*Goal*.
How would you put this sentence from the text on Kuwait Stock Exchange reforms into Spanish: "Improving liquidity and boosting market capitalisation are the focus of reforms under way at the Kuwait Stock Exchange (KSE), as the authorities work to reinvigorate the bourse's growth."

>> start Quoted passage

Improving liquidity and boosting market capitalisation are the focus of reforms under way at the Kuwait Stock Exchange (KSE), as the authorities work to reinvigorate the bourse’s growth.
The authorities have already begun work on a raft of technical reforms. While gaining emerging market status on internationally traded indexes forms a key part of their long-term agenda, other proposals, including a public offer of a minority stake in the KSE and the listing of state-owned oil companies, are also being considered.
Pattern of delistings
As of late September, some 24 firms had announced plans to delist from the KSE since the start of 2014, according to media reports. Bahrain’s Gulf Finance House featured among those opting to cease trading, after its board approved a voluntary delisting.
The KSE delisted an additional five companies over the period as a result of lengthy share suspensions or accumulated losses exceeding 75% of their total capital. Only two new companies – telecoms operator VIVA Kuwait and Mezzan Holding – listed on the bourse during this time.
Sheikh Talal Ali Al Abdullah Al Jaber Al Sabah, CEO of Al Nawadi Holding – one of the companies that announced plans to delist this year – told media in September, “The main reason for the withdrawal is the low market value of the shares.” Low turnover has also been cited by delisting firms, with the daily trading volumes on the KSE often half the levels seen in Saudi Arabia and Dubai.
This stands in contrast to many other markets in the region. Nine companies listed on the Saudi Arabian exchange over the same period, while the Dubai Financial Market (DFM) and NASDAQ Dubai together saw seven new market entrants.

>> end Quoted passage
>> start Supplied material

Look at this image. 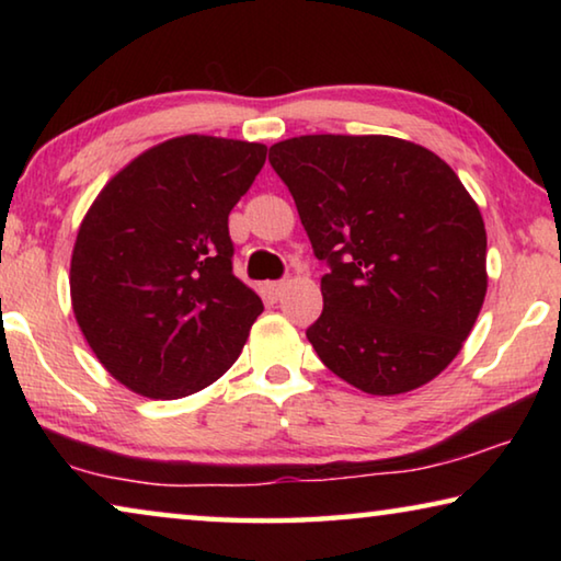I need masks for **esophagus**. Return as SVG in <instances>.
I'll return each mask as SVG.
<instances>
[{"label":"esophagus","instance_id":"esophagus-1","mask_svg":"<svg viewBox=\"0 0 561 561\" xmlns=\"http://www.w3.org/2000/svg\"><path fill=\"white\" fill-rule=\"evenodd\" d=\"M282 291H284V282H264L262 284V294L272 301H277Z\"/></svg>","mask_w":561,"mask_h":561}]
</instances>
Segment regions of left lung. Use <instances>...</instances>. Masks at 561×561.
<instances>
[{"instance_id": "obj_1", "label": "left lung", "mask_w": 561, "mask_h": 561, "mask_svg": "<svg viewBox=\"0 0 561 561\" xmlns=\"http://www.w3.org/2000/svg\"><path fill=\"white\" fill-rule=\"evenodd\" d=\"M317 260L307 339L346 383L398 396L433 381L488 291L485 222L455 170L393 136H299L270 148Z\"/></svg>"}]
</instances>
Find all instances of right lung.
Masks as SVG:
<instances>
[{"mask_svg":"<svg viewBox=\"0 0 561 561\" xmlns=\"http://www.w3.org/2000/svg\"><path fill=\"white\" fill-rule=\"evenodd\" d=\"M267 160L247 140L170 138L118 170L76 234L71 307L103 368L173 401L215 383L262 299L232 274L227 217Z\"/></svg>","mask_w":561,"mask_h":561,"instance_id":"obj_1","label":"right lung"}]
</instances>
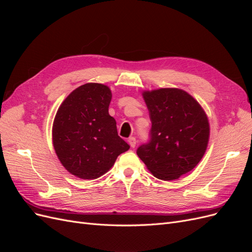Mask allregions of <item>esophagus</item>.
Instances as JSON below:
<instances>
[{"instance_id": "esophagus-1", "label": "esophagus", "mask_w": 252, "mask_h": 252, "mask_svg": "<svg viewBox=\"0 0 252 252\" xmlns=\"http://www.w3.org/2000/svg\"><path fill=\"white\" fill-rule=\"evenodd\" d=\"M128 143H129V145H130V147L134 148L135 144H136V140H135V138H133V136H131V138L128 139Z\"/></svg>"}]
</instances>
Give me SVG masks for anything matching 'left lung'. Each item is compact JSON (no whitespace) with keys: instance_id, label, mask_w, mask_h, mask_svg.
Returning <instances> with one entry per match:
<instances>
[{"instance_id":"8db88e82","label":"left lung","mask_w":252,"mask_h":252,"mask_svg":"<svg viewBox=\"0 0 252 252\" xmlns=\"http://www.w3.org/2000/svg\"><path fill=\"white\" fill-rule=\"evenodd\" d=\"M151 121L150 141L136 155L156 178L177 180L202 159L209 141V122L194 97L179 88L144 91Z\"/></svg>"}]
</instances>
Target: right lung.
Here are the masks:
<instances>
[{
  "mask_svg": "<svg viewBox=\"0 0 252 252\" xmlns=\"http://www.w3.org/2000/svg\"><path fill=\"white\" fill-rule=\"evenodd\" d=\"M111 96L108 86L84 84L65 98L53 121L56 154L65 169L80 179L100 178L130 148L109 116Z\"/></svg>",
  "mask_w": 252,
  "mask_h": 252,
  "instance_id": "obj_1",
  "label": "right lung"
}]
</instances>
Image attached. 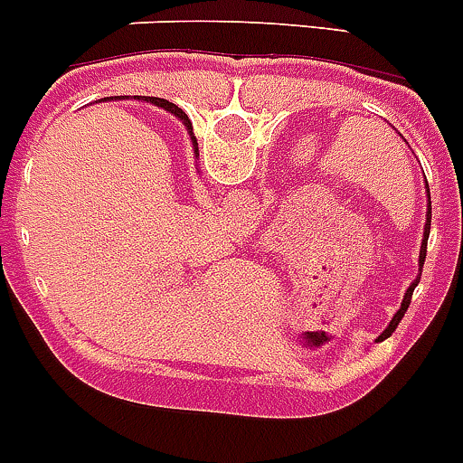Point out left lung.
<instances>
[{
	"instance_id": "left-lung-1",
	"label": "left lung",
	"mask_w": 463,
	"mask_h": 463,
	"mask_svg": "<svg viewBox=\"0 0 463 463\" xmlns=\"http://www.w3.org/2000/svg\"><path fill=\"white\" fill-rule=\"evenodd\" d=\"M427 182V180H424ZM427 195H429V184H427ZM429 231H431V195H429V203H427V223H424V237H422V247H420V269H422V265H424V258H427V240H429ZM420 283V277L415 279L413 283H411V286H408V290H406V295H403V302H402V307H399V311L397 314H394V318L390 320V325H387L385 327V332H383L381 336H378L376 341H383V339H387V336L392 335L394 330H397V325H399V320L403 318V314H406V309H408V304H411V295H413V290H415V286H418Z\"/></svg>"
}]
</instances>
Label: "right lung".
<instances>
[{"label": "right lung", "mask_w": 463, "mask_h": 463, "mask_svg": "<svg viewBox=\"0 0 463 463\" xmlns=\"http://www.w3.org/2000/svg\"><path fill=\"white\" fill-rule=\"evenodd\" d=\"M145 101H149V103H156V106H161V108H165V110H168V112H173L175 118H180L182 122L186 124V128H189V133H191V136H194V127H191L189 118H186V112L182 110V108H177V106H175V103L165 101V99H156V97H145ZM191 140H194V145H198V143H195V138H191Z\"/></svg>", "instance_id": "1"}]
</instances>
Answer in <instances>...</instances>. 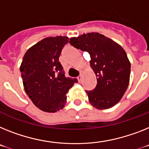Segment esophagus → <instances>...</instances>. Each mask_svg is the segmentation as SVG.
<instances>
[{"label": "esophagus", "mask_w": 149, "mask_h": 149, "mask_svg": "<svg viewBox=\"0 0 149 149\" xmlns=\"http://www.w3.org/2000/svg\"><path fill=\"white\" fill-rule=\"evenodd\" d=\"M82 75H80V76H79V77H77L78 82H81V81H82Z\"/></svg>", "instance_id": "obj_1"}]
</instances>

>> end Supplied material

*Problem solution*.
Mejorar la liquidez e impulsar la capitalización bursátil son el objetivo de las reformas en curso en la Bolsa de Valores de Kuwait (KSE), mientras las autoridades trabajan para revitalizar el crecimiento de la bolsa.